FieldTypeRequiredDefaultDescription
locationstringSearch location (e.g. "Miami Beach, FL")
check_instringCheck-in date (YYYY-MM-DD)
check_outstringCheck-out date (YYYY-MM-DD)
max_listingsinteger50Max listings to scrape (1–1,000)
include_detailsbooleanfalseFetch amenities, description, house rules, lat/lng
include_availabilitybooleanfalseFetch availability status and min/max stay
include_reviewsbooleanfalseFetch review summary, category scores, and up to 5 anonymized recent reviews per listing

Example: Fast market scan

{
"location": "Miami Beach, FL",
"check_in": "2026-12-20",
"check_out": "2026-12-27",
"max_listings": 100
}

Example: Full investment research

{
"location": "Austin, Texas",
"check_in": "2026-07-01",
"check_out": "2026-07-07",
"max_listings": 50,
"include_details": true,
"include_availability": true,
"include_reviews": true
}

Location query tips

Use the most specific location name possible:

QueryResult
"Miami Beach, FL"✅ Miami Beach, Florida, USA
"Austin, Texas"✅ Austin, TX, USA
"London, England, United Kingdom"✅ London, UK
"Melbourne, Victoria, Australia"✅ Melbourne, Australia
"Cancun, Quintana Roo, Mexico"✅ Cancún, Mexico

💡 For ambiguous queries like "London" or "Melbourne", non-US matches are preferred.
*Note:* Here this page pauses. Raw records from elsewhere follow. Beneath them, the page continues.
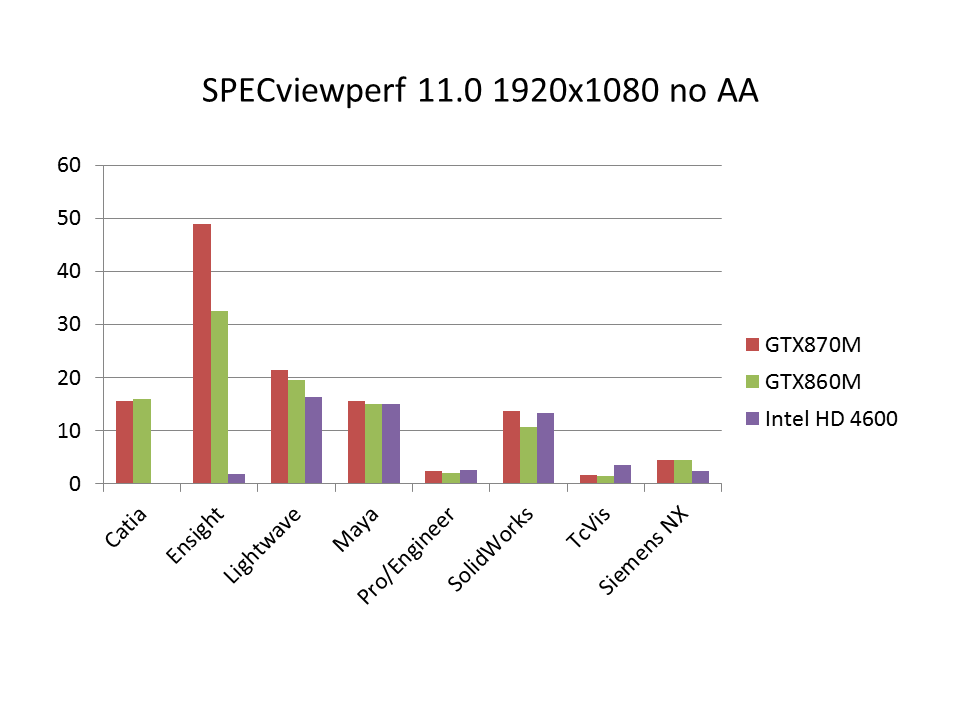 SPECviewperf 11
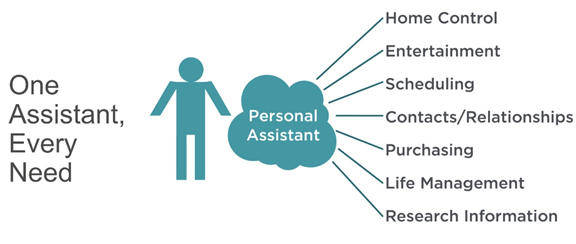 Graphic shows there is one digital personal assistant for every need
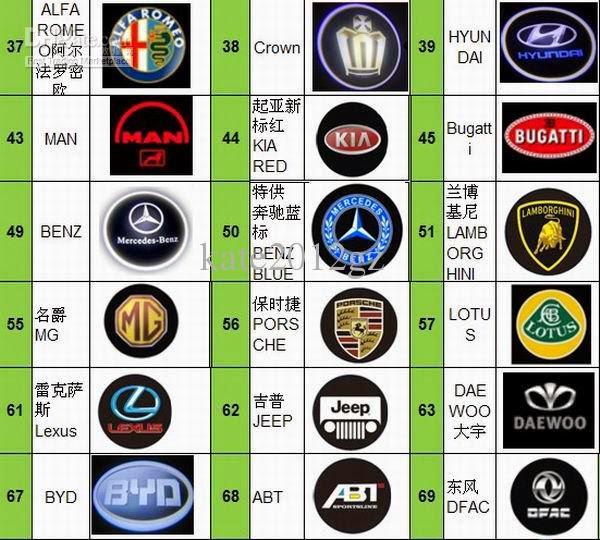 Car Logos Centerbest Cars Dealerscenter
Add the state/country to get a specific US city.

Neighborhood and POI queries are also supported — e.g. "Queens", "Manhattan", "SoHo" — and will resolve correctly even though VRBO returns them as NEIGHBORHOOD rather than CITY geo types.


Output example

You can download the dataset extracted by VRBO Scraper in various formats such as JSON, CSV, HTML, or Excel.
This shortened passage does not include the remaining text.